The church of San Salvatore al Monte was built between 1498 and 1504 on the site of a former Franciscan garden and chapel. The building was designed by Simone del Pollaiolo, known as Il Cronaca. The façade of the church, very simple and framed by typical Tuscan cypresses, has plastered surfaces interrupted only by the portal and the gabled windows. After the siege of 1529, and throughout the 16th century, the church and convent suffered serious damage, which was only partially repaired, so much so that in 1665 the friars left San Salvatore, in an advanced state of decay, to the Spanish Franciscans known as Scalzetti, and moved to Ognissanti.

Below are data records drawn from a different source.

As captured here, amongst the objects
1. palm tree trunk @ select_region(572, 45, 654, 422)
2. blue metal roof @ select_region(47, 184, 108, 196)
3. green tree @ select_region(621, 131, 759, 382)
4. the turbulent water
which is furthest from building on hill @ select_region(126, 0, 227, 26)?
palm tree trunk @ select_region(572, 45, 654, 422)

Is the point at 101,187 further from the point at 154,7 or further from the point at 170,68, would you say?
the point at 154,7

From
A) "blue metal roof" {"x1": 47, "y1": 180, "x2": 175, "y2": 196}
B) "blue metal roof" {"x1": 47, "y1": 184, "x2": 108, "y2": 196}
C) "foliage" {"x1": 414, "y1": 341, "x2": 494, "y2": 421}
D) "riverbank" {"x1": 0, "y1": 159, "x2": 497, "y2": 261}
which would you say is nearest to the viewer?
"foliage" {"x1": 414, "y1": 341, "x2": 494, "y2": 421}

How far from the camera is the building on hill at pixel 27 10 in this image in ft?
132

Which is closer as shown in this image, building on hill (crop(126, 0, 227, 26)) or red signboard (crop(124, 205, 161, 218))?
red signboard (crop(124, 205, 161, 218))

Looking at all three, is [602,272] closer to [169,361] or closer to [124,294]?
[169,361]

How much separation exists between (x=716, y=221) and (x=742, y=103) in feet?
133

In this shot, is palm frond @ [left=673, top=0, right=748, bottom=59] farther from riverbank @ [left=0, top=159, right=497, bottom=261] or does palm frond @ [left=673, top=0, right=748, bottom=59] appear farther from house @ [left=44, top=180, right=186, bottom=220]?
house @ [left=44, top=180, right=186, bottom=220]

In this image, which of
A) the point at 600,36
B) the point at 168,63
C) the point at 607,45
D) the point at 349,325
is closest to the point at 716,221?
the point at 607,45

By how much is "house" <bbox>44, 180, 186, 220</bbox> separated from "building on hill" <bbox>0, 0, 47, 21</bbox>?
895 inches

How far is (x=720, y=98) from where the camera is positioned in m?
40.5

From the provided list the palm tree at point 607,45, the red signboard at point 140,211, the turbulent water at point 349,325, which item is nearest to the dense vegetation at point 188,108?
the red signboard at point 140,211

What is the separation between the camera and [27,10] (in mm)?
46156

Chiesa di San Salvatore in Onda

Chiesa di San Salvatore in Onda

Roma, IT

The church of San Salvatore in Onda was first mentioned in a bull of Pope Honorius II in 1127. In 1445, the church and the adjoining convent were granted by Pope Eugene IV to the Friars Minor Conventual, while on 14 August 1844, Gregory XVI granted it to Vincenzo Pallotti for the religious community he had founded. After this transfer of ownership, the church, which had already undergone a radical restoration in the 18th century with the raising of the floor, was once again rebuilt by the architect Luca Carimini, who highlighted the columns and capitals of the original structure.

Chiesa di San Salvatore

Chiesa di San Salvatore

Bologna, IT

The church of San Salvatore was built between 1606 and 1623 on an ancient medieval church, the seat of the Canons Regular of Santa Maria in Reno. The present building was built by Vincenzo Porta, according to the project of the Barnabite father Giovanni Ambrogio Mazenta and the architect Tommaso Martelli. The façade, with its simple lines, houses in four niches the terracotta statues representing the evangelists, made by Giovanni Tedeschi and originally painted in imitation bronze. Three other copper statues are placed at the top.

Chiesa di San Salvatore

Chiesa di San Salvatore

Lucca, IT

The church of San Salvatore in Mustiolo already existed in 1009 but was rebuilt in the 12th century. Of this building, the plan and part of the walls of the façade and the south side, up to a height of about two metres, have been preserved, while the rest of the structure shows signs of a neo-Gothic reconstruction in the 19th century.

Chiesa di San Samuele

Chiesa di San Samuele

Venezia, IT

The church of San Samuele was built around the year 1000 by the Boldù and Soranzo families. It was destroyed at the beginning of the 11th century by two fires and then rebuilt. It was rebuilt almost entirely in 1685. The portico of the façade, now closed, is topped by a loggia added in 1952. Despite the restructuring of the nave and façade in 1685, the late Gothic apse has remained intact.

Chiesa di San Sebastiano

Chiesa di San Sebastiano

Livorno, IT

The church of San Sebastiano was consecrated in 1633 for the Barnabite order. The church was designed by Giovanni Francesco Cantagallina. The last Barnabites left in 1867 and a few years later, in 1874, the church of San Sebastiano became a parish church.